What is needed - Your answer should be the lines of the listing that contain the word "burst".

Supplied information -
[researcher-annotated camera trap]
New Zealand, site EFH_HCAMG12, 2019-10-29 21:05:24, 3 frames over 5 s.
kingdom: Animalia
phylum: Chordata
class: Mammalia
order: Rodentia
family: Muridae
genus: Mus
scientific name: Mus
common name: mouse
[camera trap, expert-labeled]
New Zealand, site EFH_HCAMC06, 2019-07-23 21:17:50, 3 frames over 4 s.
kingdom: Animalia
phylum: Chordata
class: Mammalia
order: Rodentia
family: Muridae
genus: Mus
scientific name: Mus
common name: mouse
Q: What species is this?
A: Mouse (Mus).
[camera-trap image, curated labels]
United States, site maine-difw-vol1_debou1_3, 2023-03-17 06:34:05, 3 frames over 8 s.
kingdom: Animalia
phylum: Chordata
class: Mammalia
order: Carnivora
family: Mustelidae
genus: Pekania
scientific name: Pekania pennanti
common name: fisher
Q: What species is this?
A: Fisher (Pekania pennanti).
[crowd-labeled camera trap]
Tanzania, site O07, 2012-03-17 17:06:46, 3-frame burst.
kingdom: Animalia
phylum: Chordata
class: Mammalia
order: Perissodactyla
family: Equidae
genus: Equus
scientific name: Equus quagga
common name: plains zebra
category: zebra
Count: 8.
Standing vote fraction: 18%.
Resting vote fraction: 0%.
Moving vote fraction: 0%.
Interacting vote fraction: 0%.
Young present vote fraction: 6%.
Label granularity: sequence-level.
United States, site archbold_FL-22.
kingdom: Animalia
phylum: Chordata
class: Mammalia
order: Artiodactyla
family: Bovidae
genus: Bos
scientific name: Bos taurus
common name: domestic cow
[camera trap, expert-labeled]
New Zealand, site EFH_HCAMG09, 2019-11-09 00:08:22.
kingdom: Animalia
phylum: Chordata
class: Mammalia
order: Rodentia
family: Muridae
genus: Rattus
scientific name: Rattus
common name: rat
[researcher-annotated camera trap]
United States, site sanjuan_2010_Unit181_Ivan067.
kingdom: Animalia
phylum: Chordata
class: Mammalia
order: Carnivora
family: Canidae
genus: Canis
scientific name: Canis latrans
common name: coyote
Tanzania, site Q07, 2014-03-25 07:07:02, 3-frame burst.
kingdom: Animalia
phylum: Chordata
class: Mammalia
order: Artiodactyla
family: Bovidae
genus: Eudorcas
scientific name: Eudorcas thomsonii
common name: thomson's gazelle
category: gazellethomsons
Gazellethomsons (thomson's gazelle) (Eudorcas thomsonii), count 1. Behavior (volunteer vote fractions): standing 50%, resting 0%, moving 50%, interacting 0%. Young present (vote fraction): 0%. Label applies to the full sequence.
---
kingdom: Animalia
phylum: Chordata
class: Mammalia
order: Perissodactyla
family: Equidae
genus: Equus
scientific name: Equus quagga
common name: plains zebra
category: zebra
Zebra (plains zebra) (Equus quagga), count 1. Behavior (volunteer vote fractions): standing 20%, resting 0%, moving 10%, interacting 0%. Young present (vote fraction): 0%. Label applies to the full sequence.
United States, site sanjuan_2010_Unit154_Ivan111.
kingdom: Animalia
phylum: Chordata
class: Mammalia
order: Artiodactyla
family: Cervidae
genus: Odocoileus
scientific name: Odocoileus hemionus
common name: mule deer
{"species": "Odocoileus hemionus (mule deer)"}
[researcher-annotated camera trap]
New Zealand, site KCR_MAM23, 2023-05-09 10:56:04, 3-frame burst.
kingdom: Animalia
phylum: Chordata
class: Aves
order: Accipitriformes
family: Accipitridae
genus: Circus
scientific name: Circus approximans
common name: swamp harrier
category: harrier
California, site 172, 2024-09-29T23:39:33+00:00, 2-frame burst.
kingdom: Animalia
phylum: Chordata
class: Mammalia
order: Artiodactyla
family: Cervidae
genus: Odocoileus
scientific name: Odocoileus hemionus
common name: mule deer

Output of the exercise -
Tanzania, site O07, 2012-03-17 17:06:46, 3-frame burst.
Tanzania, site Q07, 2014-03-25 07:07:02, 3-frame burst.
New Zealand, site KCR_MAM23, 2023-05-09 10:56:04, 3-frame burst.
California, site 172, 2024-09-29T23:39:33+00:00, 2-frame burst.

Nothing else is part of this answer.